You may have seen the TV commercial for a credit card company with the tag line “What’s missing from your wallet?” Well, with all due respect, I’d like to tweak that line to ask “What’s missing from your business cases?”
My wife Elizabeth and I gave a tutorial on business cases at the most recent Building Business Capability conference in Florida. One segment near the beginning dealt with defects in current business cases. While discussing the topic participants gave the following list of things that were missing from their business cases.
Here is the list along with my comments on what to do about each one. The list is in the order in which we recorded them.
The missing ingredient in this item is a common defect in many business cases today. Namely, they tend to be project justifications more than a true business case. To quote from one of my favorite books on the subject, a business case is “a document written for executive decision makers, assessing the present and future business value and risks related to a current … investment opportunity.”[i] Your business case must articulate the benefits to the organization of why it should undertake a proposed change. Otherwise it is not a business case.
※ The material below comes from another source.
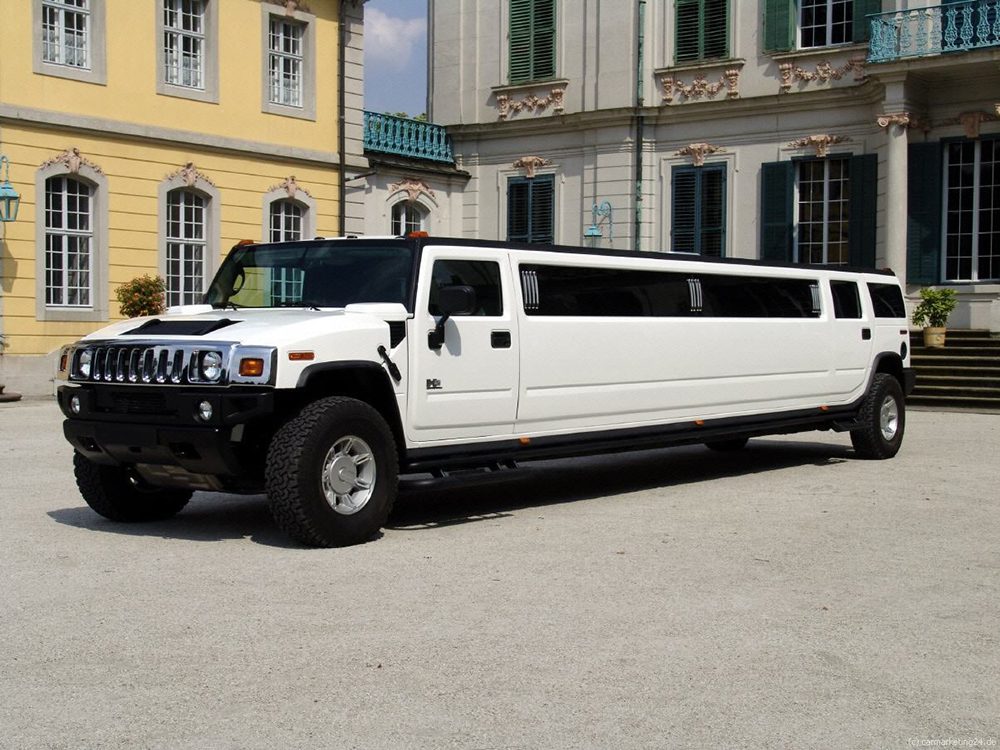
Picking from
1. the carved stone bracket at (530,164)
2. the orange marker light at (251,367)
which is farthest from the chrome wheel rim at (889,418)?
the carved stone bracket at (530,164)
The word “value” is popular today in project circles and we are fond of talking and writing about the word. Project or program value essentially means the business benefits we can expect. Organizations prefer tangible benefits in a business case, such as increased sales, greater market share, and decreased or avoided costs. But intangible benefits are also valuable, including higher customer satisfaction, increased search engine ranking position, and improved employee morale measurements.
Evaluation of Benefits
In addition to simply ignoring business value, omitting a plan to measure and evaluate benefits from an initiative is a major oversight. The SARIE framework includes the Evaluation component, which spells out a plan for measuring and evaluating the benefits of a proposal. Of course there is no guarantee that the benefits will actually be measured or evaluated – the affected business unit must see to that. But, a plan for doing so at least increases the odds of it getting done.
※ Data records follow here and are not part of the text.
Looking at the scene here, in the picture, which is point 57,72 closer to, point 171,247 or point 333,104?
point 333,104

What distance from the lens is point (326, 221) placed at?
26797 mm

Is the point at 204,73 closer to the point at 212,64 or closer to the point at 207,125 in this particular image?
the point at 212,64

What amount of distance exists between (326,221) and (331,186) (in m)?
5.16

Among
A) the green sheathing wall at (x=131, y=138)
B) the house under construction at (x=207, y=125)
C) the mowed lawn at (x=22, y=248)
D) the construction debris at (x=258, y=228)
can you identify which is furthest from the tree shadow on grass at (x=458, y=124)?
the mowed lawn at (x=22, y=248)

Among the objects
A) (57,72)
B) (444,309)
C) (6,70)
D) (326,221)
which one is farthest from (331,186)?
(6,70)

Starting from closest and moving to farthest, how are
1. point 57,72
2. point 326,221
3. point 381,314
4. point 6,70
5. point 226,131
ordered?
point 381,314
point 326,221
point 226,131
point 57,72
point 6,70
Oh, don’t get me started on this one! I’ve lost count of how many business cases without clear problem definitions I‘ve seen. In our business case training, we stress the importance of defining a problem before doing any other work. (The SARIE approach to business cases uses the term Situation to encompass both problem-type and opportunity-type business cases.[ii])
A specific and thorough problem definition lays the groundwork for the scope of a business case. It provides the beginnings of the rationale of why a change is needed. It provides a basis for getting disparate stakeholders to agree on “what problem we are trying to solve” with a project or program.
Accuracy of Data & Lack of Numerical Data/Analysis
(Two separate but related defects) Ah, data. As a former political leader once said (and I paraphrase), “facts are inconvenient things.” Some business cases simply ignore facts and data completely while making their case. Others tend to rely on rough estimates for articulating benefits and/or focusing on costs of a solution instead of presenting data to support the scope of the problem being addressed. Instead we recommend:
- Use data to delve into a problem to define its depth and breadth (i.e., scope).
We advise doing this in the Analysis stage of the SARIE process.
- Work with stakeholders to determine data relevant to the situation,
not just data to justify a ready-made solution.
- Use some rigor when projecting benefits, and include the methods for
determining them in the business case.
- Use standard cost-benefit formulae to articulate the cost-benefit analysis.
Our training recommends methods such as Payback Period and Net Present
Value. If you prepare business cases you should at least know how to obtain
the inputs to the various calculations.
Business Cases of Projects not Tied to Portfolio.
If I remember correctly, this defect was about the failure to tie business cases to the portfolio of projects and programs. What I took the defect to be is that people do not relate business cases enough to the strategic goals of the organization, which portfolios are meant to oversee.
Our advice is to keep business objectives in mind and include those when creating your Situation or Problem statements. Also, when evaluating alternate solutions to a problem (see below), use criteria of importance to the portfolio committee. Third, make sure the benefits articulated in the Recommendation section of your business case tie back to organization goals and objectives. This helps avoid the phenomenon so prevalent in organizations of launching projects because someone has money in the budget.
Variability of Possible Outcomes
I believe the person who brought this up was thinking about alternatives and that is certainly an important component of what we call bulletproof business cases. Typically there are multiple ways of solving a given problem, including many times the alternative of doing nothing. Be sure to include your recommendation as well as a few key alternatives and explain why they are not as viable as the one you recommend.
The process for determining the order is worthy of a blog itself. For brevity’s sake let me just say that you need key and clear criteria against which to evaluate each alternative. Rank-ordering alternatives against the criteria is a common way to evaluate and present them.
Please weigh in and share what is missing from business cases in the organizations in which you have worked.
[i] Making Technology Investments Profitable: ROI Road Map from Business Case to Value Realization, 2nd ed. ã2011 by Jack M. Keen
[ii] Bulletproof Business Cases course by Watermark Learning.